Exercise task — Reproduce, without any change, the lines of the records from the line containing "Looking at the" through the end of the records.

Stored dataset items
··········
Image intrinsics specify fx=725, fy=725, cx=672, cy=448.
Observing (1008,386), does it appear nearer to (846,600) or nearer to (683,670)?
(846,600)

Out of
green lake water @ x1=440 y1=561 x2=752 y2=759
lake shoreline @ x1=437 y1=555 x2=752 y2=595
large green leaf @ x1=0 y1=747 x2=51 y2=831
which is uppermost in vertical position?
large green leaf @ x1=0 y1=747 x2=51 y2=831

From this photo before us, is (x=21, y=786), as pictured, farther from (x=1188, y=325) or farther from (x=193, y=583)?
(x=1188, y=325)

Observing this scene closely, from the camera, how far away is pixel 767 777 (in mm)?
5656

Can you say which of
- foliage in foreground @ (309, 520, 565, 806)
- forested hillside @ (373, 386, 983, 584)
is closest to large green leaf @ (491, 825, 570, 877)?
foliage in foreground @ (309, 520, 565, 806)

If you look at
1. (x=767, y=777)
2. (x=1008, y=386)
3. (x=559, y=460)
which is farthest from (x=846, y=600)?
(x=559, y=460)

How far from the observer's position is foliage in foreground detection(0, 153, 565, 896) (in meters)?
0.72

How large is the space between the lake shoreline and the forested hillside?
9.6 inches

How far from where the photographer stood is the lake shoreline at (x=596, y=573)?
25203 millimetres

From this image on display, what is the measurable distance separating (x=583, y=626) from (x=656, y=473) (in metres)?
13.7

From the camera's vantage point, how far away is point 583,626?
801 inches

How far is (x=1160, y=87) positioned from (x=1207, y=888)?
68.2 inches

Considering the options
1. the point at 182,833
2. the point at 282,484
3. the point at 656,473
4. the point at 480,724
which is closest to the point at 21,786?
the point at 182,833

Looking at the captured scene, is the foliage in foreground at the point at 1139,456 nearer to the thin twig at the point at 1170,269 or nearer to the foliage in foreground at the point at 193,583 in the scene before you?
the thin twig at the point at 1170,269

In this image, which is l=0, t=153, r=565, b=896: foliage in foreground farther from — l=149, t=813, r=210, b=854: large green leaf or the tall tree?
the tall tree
··········
Result of the exercise —
Looking at the captured scene, is the foliage in foreground at the point at 1139,456 nearer to the thin twig at the point at 1170,269 or nearer to the foliage in foreground at the point at 193,583 in the scene before you?
the thin twig at the point at 1170,269

In this image, which is l=0, t=153, r=565, b=896: foliage in foreground farther from — l=149, t=813, r=210, b=854: large green leaf or the tall tree?
the tall tree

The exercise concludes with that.